So there you have it – much can be said on both sides. But I should perhaps add that I’m not a great fan of the Skeptics. They seem such a dour lot, the sort of people who would insist on telling small children there’s no Santa Claus. I don’t doubt there’s merit in debunking myths and exposing shysters, but professional scepticism seems to me an arid pursuit – always denying, never affirming. Which may be why you rarely see a Skeptic smiling on television. History’s most famous sceptic was of course Doubting Thomas who refused to believe in the resurrection of Christ until he had touched Jesus’ wounds. When, according to the Gospel of John, Jesus later appeared before Thomas and invited him to touch his wounds, the doubter was finally convinced. And Jesus had a message for the sceptics/Skeptics: ‘Blessed are they that have not seen, and yet have believed.’

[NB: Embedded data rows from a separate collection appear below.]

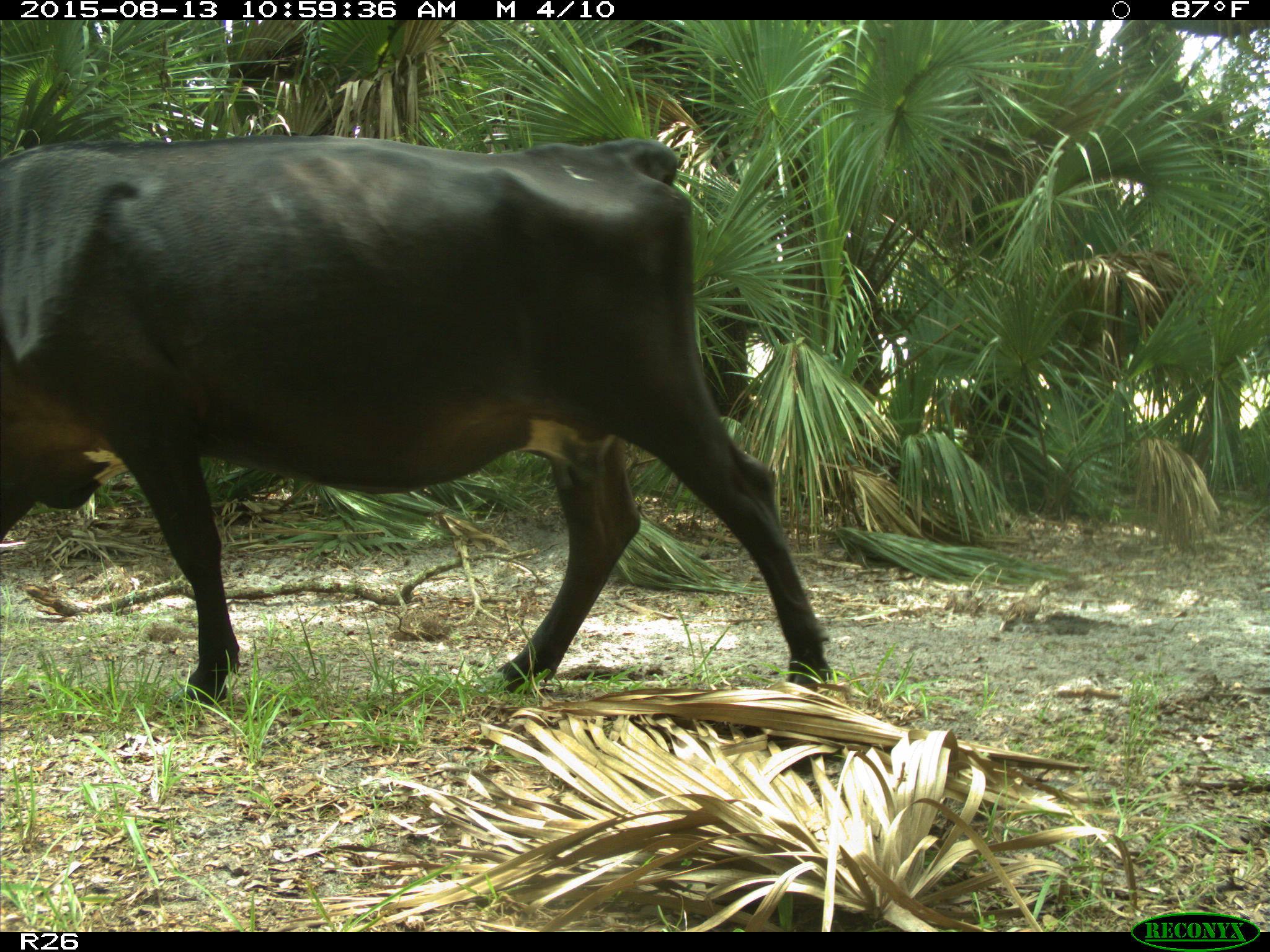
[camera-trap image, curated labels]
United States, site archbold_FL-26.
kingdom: Animalia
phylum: Chordata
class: Mammalia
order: Artiodactyla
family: Bovidae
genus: Bos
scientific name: Bos taurus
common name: domestic cow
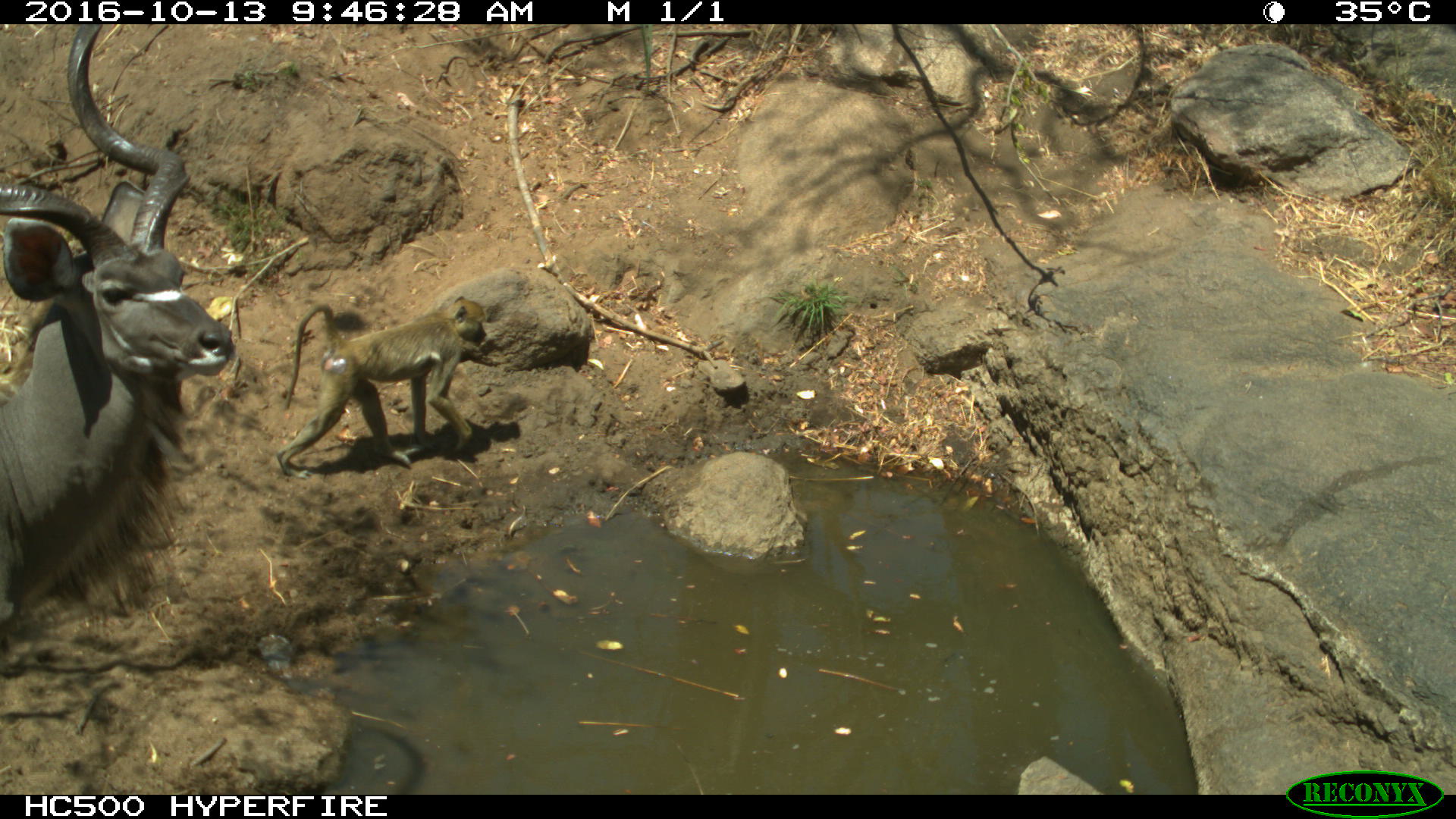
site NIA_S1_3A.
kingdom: Animalia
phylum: Chordata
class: Mammalia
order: Primates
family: Cercopithecidae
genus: Papio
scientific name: Papio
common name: baboon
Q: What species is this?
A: Baboon (Papio).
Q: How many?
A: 1.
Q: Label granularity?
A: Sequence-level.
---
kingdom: Animalia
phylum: Chordata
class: Mammalia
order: Artiodactyla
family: Bovidae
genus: Tragelaphus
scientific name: Tragelaphus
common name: kudu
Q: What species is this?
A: Kudu (Tragelaphus).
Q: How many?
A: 1.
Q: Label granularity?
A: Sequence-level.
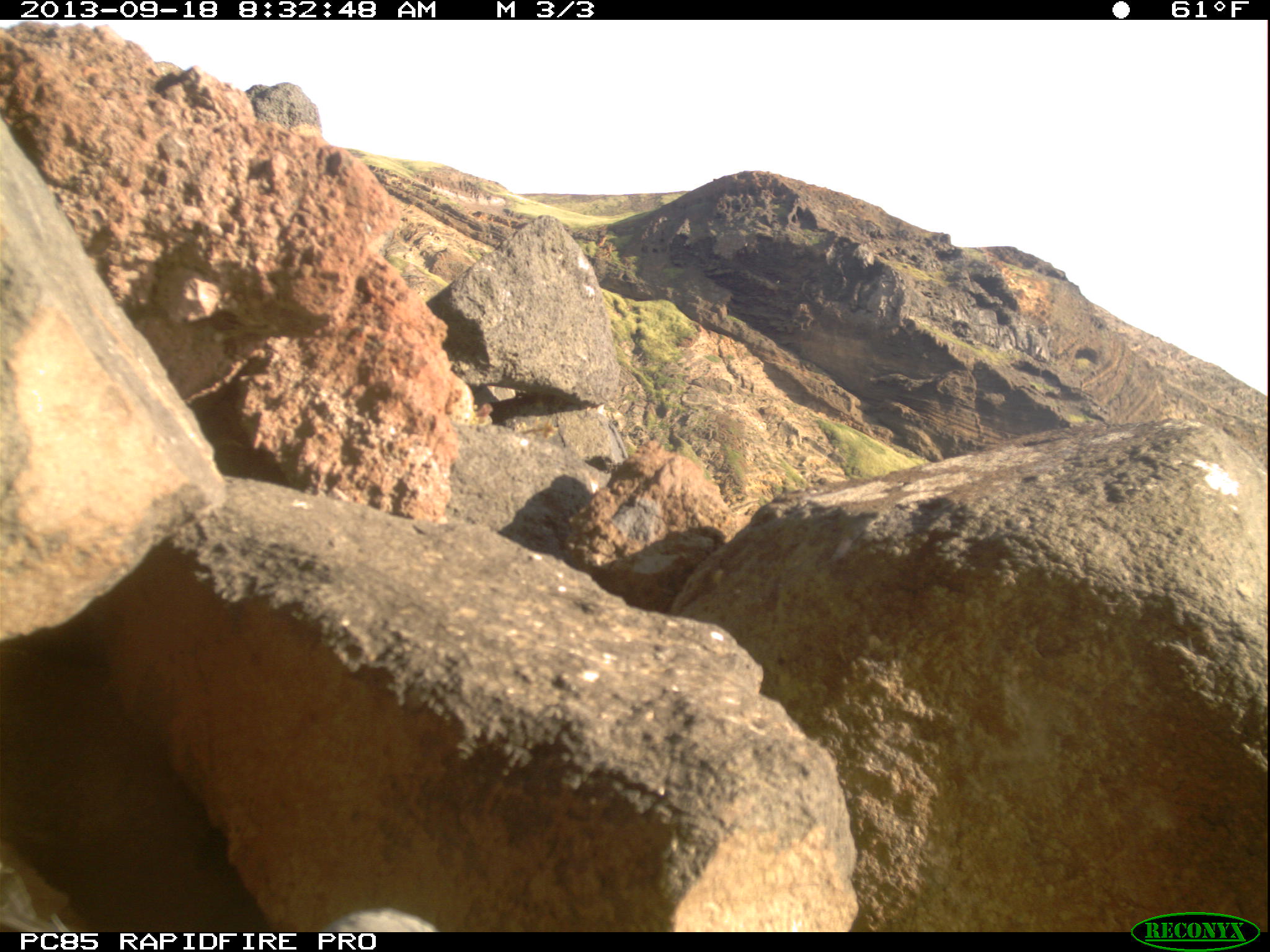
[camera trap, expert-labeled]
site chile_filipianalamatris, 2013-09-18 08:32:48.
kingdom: Animalia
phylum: Chordata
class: Aves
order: Procellariiformes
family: Procellariidae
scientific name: Procellariidae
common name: petrel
Petrel (Procellariidae).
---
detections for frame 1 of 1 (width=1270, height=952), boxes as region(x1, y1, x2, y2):
petrel: region(311, 904, 444, 928)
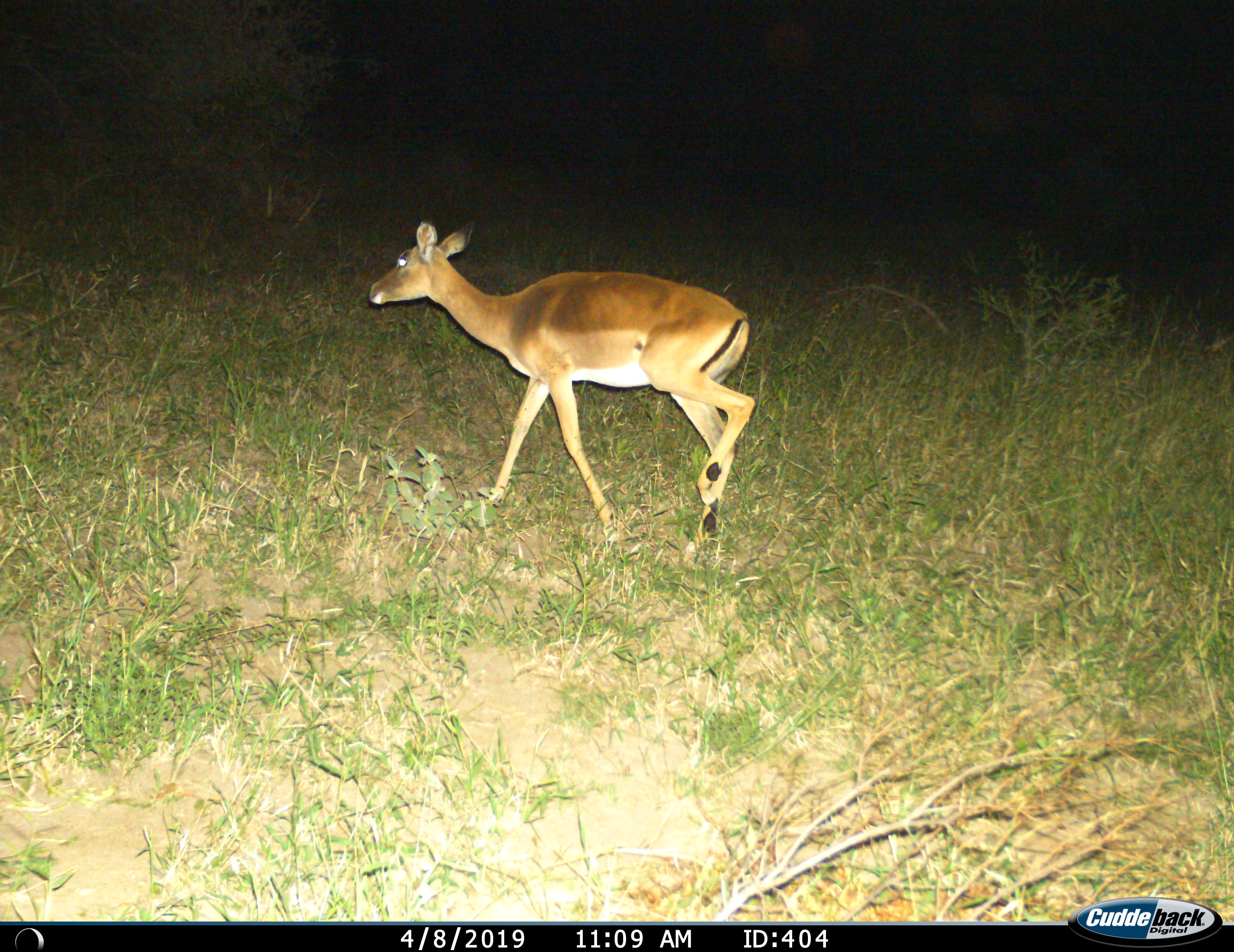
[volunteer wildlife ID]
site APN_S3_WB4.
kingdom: Animalia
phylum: Chordata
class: Mammalia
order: Artiodactyla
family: Bovidae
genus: Aepyceros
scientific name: Aepyceros melampus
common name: impala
Impala (Aepyceros melampus), count 1. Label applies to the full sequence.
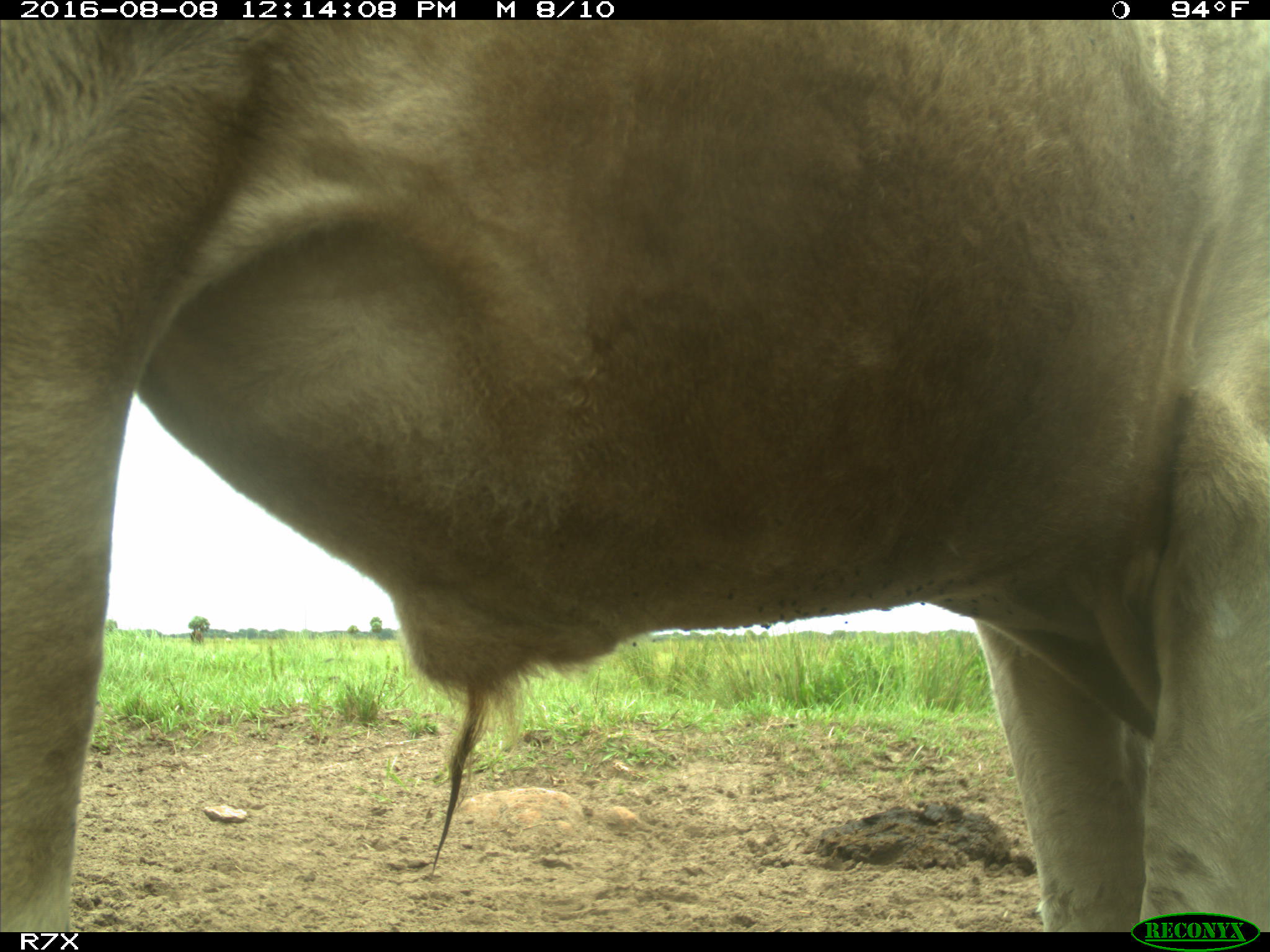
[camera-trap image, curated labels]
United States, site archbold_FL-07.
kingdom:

I’m a non-believer myself of course, but I don’t want to make it my profession or even my principal interest in life. For many years I’ve been an Honorary Associate of the New Zealand Rationalists and Humanists Association. They really should strike me off their list. I’ve only ever been to one meeting and that was when I was the guest speaker. I’d been invited along because of my reasonably well-known atheism, but rather offended my hosts by telling them I couldn’t understand why anyone would want to be in an organisation whose raison d’être was something that none of them believed in. They later voted unanimously in favour of a motion ‘that Santa Claus did exist’, which at least showed they had a sense of humour.
The original sceptics were followers of the Greek philosopher Pyrrho and believed that it was impossible to know anything with absolute certainly, including the existence of matter. I’m more or less with those sceptics, which is why I lose patience with my fellow atheists who insist that they ‘know’ there is no god. They don’t. The Solipsists were an interesting lot. They believed that only the self existed and that external reality was a creation of the mind. They nonetheless formed a movement whose meetings must have been quite strange since everyone present believed they were the only person there and all the others were figments of their imagination. Still, it gave them someone to talk to. Most solipsists these days become members of parliament. A commonsensical view of all of this was taken by Dr Samuel Johnson, as Boswell reports:
After we came out of the church, we stood talking for some time together of Bishop Berkeley’s ingenious sophistry to prove the nonexistence of matter, and that every thing in the universe is merely ideal. I observed, that though we are satisfied his doctrine is not true, it is impossible to refute it. I never shall forget the alacrity with which Johnson answered, striking his foot with mighty force against a large stone, till he rebounded from it — “I refute it thus.” Johnson’s reply was actually as illogical as Descartes’ famous ‘cogito ergo sum’ – ‘I think therefore I am’. But it is a good example of the dangers of relying on ‘common sense’ which presupposes some sort of absolute truth. As the Ring debate (cycle?) seems to suggest, the one thing you can be absolutely sure of with most contentious issues is that much can, and will be said on both sides.